Понимал Илья, что Кумар слукавил насчет сына, потому как вся его хитрость была на лице.

— Нет, и не проси. Не пропаду, мир не без добрых людей.

— Другой — добрый, а Кумар — не добрый, — вскинулся Кумар. — Плохой человек, да? Зачем обижаешь?

Было в его глазах и словах столько огорчения и обиды, что Илья заколебался.

— Ну, хорошо. Только одно условие.

— Говори, какое слово?

— А уговорка будет такая: поскольку все снаряжение твое, по правилам мне положен один пай, тебе два. Подожди, не кипятись, — Илья предупредил возражения Кумара. — Но я на такое условие не согласен.

— Ладно, Илюшка, тебе пай, мне пай, — согласился Кумар, — тебе рупь, и мне рупь.

— Эка ты какой щедрый. А лодка твоя. Лошадь опять же. Нет. Это по закону — лишнюю долю тебе, а мне одну треть с рубля. Но я пойду, ежели ты дашь мне одну четвертую рубля.

— Ты дурной, да? — подивился Кумар.

— И не спорь. Разделка будет такая: тебе три пая, мне один.

— Совсем дурной. Ты Ляпаев ругал, что мало платил, а сам.

— Не путай, Кумар, попадью с поповной. Ляпаев хозяин, а ты мне друг, готовый отдать последнее. Я не хочу, чтоб семья твоя страдала. И коль ты не согласен паевать, как я сказал, то и отчаливай.
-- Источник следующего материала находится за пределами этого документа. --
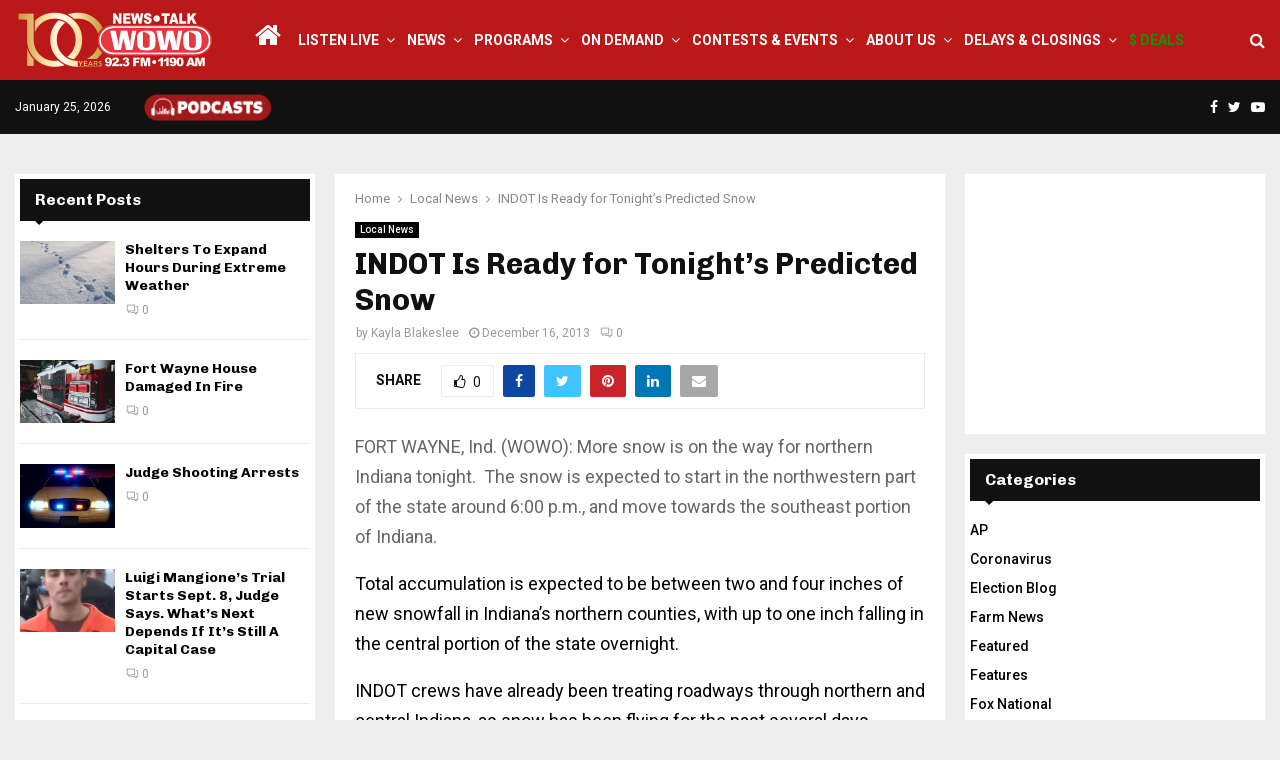

--- FILE ---
content_type: text/html; charset=utf-8
request_url: https://www.google.com/recaptcha/api2/aframe
body_size: 268
content:
<!DOCTYPE HTML><html><head><meta http-equiv="content-type" content="text/html; charset=UTF-8"></head><body><script nonce="CrmPQCdBYTUpL8y40GNMGg">/** Anti-fraud and anti-abuse applications only. See google.com/recaptcha */ try{var clients={'sodar':'https://pagead2.googlesyndication.com/pagead/sodar?'};window.addEventListener("message",function(a){try{if(a.source===window.parent){var b=JSON.parse(a.data);var c=clients[b['id']];if(c){var d=document.createElement('img');d.src=c+b['params']+'&rc='+(localStorage.getItem("rc::a")?sessionStorage.getItem("rc::b"):"");window.document.body.appendChild(d);sessionStorage.setItem("rc::e",parseInt(sessionStorage.getItem("rc::e")||0)+1);localStorage.setItem("rc::h",'1769346383132');}}}catch(b){}});window.parent.postMessage("_grecaptcha_ready", "*");}catch(b){}</script></body></html>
Как ругал себя сейчас Кумар! Целый день он думал о предстоящем разговоре с Ильей. Хотелось помочь другу, но и сомнение брало: а как сам-то будет жить с такой семьей. Пока с сыном промышляли, весь заработок оставался дома, а с Ильей надо поровну делиться. Выходит, зря терзался. Илья и от третьей доли отказывается, на четвертую согласен. Но и Кумару совестно на такое соглашаться.

— Вот так, Кумар, — словно подытоживая разговор, сказал Илья. — Доброта твоя может обернуться мне во вред — останусь не у дел. Соглашайся. С тобой-то мы сработаемся. А будет у меня жена да пойдут дети, тогда посмотрим. По рукам? Или помочь мне не хочешь?

— Ай, шайтан! — изумился Кумар, но руку пожал.

У него все шайтан — и хитрый, и ловкий, и нечестный, и жадный… Другого ругательства Кумар не знал.

14

Одна за другой доходили до Ляпаева пестрые вести — то тревожные, то утешительные. И всякая, будь худая или же добрая, касалась его, волновала. Вчера Глафира прибежала с промысла и, тяжело дыша, сказала, что две бударки, груженные сельдью, подходят к приплотку. Мамонт Андреич взбодрился и подумал, что все образуется, что происходящее — лишь временные недоразумения.

Человека деятельного, его тянуло на промысла, потому как знал, что плотовые, даже самые шустрые и верные, как Резеп, могут сделать не так, как надо бы, что-то упустят, не додумают, наломают дров. Но Ляпаев силком заставлял себя отсиживаться дома, чтоб одним этим показать свое несогласие с бунтующими ловцами и ватажниками, подчеркнуть свою твердость.

Но Ляпаев не учел того обстоятельства, что у Резепа и ему подобных есть свои цели и подчас обуревают их мысли иные и отличные от мыслей о его, Ляпаева, благополучии. Хозяин догадывался, что подсобники его при случае не прочь урвать для себя кусок, но он не знал, что эти куски столь велики, что, скопившись, образуют заметный капиталец, позволяющий управляющим и плотовым подумывать о своем деле и даже кое о чем большем. Мамонт Андреич знал, что Резеп метит заполучить Глафиру, а с нею и немалое приданое, — не в ее же голове родилась мысль о наследовании одного из его промыслов. Но он даже не представлял себе, что Резеп замахнулся на большее: видел себя мужем наследницы всех его промыслов.